The man concluded his story calmly, as if it belonged to someone else. ‘My mother died when a bloody lump of flesh in the shape of an infant dropped from her womb, and my stepfather, the songman, could no longer remain in the village. He buried the infant’s mother and left the village with the infant.’ The boy did not believe the songman’s face was the face of the songs, but the flaming sun remained in his consciousness as the true face of the songs. A suffering, pain-ridden face though it was, he could not live a day without it—without feeling its burning heat, his body and soul wasted away. It was in search of this sun of his fate that he had wandered half his life.

‘I needn’t go on telling you what happened to me after that time. You can well imagine the rest. In any event, I have been drifting ever since. Yet I am unable to rid myself of the miserable memory of my childhood. I go from place to place, a god-forsaken beggar of songs. Whenever I listen to pansori singing an image surfaces in my mind of the breaking ocean waves I watched as a child from the soya-bean patch, glistening like fish scales, and I can feel the wind on my face from the deep forest, that cool breeze rising after a short summer rain, washing away the sultry heat. And, more significantly, I see once again the same scorching summer sun that hovered over me with such a horrific intensity that it singed my eyelashes. I tell you now. What I mean is that in your song I meet that sun. Never have I encountered a song that holds a sun as powerful as yours. Now you must understand why I have been so drawn to them.’ Even after he had finished his story his face remained twisted in pain like a man suffering in the sun’s intense heat.

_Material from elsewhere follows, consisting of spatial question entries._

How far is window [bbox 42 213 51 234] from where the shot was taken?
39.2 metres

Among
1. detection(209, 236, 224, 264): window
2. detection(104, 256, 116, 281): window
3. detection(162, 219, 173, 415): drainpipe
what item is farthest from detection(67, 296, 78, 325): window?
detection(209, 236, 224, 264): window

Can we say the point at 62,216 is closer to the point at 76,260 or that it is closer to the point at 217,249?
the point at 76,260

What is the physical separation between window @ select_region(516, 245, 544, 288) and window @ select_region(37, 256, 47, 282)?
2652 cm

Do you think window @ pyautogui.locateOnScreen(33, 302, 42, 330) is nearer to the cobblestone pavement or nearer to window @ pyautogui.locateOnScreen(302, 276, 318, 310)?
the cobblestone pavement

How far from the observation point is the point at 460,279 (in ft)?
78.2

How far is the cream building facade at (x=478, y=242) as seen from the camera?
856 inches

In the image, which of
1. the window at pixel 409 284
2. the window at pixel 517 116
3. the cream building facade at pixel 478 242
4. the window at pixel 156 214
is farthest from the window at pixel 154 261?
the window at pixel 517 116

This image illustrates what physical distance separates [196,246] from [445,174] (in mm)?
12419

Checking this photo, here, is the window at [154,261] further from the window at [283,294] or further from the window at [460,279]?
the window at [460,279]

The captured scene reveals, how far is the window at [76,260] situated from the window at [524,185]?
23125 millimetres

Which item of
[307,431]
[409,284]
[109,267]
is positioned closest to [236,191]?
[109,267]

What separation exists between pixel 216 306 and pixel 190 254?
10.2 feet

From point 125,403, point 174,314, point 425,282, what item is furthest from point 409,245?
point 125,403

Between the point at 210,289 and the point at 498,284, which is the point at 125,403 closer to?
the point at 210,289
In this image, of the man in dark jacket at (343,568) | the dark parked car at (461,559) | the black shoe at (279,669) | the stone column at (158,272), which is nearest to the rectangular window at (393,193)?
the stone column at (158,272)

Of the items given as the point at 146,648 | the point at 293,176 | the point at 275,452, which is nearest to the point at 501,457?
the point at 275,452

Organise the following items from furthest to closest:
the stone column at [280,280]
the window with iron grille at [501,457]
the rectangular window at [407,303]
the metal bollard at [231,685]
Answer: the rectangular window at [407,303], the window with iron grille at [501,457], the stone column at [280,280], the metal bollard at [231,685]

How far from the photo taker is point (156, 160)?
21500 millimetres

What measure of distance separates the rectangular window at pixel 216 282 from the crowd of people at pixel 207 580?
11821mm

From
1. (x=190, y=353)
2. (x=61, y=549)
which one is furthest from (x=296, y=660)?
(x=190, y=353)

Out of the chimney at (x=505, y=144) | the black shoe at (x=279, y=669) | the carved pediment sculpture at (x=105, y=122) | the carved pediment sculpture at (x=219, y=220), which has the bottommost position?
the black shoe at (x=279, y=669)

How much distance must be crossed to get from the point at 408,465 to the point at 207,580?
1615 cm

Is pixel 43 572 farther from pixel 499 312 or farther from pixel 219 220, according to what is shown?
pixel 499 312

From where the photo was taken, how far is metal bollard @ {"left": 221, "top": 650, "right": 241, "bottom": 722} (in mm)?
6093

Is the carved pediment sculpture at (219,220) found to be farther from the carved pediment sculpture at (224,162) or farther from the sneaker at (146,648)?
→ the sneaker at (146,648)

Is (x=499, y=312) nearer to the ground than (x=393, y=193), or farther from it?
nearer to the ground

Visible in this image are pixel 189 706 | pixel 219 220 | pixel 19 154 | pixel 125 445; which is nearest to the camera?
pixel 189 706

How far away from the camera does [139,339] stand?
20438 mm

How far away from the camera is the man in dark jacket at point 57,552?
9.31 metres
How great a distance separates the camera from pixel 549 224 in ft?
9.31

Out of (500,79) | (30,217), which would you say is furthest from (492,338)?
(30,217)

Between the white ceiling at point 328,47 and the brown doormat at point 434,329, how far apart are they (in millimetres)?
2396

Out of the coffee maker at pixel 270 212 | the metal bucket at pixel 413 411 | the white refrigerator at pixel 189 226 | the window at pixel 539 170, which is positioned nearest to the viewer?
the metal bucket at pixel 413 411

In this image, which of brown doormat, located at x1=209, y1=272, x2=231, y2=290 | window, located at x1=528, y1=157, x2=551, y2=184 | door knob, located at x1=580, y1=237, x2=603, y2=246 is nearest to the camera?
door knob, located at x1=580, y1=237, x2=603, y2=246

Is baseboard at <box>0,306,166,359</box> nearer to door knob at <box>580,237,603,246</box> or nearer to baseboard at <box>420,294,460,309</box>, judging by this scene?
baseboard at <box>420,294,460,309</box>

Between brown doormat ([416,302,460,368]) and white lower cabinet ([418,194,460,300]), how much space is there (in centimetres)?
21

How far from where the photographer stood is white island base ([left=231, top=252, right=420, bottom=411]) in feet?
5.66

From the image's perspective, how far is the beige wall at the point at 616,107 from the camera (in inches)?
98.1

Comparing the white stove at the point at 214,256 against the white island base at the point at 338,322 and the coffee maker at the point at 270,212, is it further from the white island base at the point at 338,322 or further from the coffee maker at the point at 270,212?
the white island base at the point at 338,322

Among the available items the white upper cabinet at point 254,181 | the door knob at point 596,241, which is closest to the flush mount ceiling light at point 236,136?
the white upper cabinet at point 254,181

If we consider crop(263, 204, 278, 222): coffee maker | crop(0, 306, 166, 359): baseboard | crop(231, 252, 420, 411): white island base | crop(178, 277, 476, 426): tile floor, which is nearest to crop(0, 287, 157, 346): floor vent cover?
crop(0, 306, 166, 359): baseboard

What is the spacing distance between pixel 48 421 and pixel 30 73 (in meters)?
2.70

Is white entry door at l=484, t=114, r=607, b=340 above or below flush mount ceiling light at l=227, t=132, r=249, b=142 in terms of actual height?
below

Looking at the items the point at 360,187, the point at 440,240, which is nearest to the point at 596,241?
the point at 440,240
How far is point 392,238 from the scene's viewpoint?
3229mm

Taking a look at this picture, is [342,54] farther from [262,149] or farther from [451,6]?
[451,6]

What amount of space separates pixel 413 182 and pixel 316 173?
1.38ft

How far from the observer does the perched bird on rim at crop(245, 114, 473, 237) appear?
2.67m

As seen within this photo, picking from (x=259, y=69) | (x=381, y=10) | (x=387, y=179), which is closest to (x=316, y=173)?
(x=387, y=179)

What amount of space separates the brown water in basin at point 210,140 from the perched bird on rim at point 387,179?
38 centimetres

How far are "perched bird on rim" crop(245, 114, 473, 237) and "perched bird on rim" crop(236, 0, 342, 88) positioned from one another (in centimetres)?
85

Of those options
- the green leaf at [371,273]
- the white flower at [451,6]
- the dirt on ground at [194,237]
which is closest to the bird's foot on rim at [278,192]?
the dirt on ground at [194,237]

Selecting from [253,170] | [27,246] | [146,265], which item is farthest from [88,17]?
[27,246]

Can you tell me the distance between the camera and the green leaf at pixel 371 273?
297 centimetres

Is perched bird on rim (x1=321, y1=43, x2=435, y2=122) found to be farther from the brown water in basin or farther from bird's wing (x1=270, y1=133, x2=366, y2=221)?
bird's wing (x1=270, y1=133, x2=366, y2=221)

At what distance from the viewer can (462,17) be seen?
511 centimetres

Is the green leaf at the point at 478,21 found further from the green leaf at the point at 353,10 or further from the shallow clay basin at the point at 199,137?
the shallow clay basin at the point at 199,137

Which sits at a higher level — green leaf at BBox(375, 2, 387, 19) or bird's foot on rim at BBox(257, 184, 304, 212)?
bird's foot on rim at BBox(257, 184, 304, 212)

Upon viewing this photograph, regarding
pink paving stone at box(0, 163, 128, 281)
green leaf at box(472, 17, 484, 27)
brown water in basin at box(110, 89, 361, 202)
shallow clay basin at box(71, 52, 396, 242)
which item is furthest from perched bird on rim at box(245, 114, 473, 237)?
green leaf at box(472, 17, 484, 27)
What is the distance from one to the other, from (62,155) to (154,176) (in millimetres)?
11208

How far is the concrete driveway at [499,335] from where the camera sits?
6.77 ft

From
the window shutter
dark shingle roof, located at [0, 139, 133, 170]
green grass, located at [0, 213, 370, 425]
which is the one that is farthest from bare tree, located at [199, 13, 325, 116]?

The woman’s expression had betrayed no sign of the turmoil in her mind until the traveller’s story came to an end. She sat immobile, desolate, her sightless eyes fixed on the void, her figure bent, exhausted and lifeless like a withered roadside tree under the summer sun, just as when she would come outside and crouch under the tavern’s awning and, turning her empty gaze towards nothing in particular, endlessly wait for something. When the guest had concluded his story the glimmer of a vague foreshadowing that had spun about in her sightless eyes had disappeared completely, leaving no trace.

‘Very well, then, I’ll let you listen to me sing all night.’ She spoke in an effort to soothe him. She adjusted her sitting position and then silently pushed towards him the drum and the drumstick she had been holding against her chest, an indication that if he wanted to listen to her songs he must be willing to accompany her. This was her habit when her customers asked her to sing, and she always trusted their hands.

The man seemed to shrink away from her, his eyes clearly showing confusion as he looked at the instruments thrust at him. But her blank eyes pursued him, allowing him no alternative but to accept her terms.

‘I haven’t touched the drum for so long. I wonder whether my accompaniment can match your songs.’ But he realized he could not resist her gesture and drew the instruments slowly to him. And so began the duet of the blind woman and the traveller which promised to last the whole night.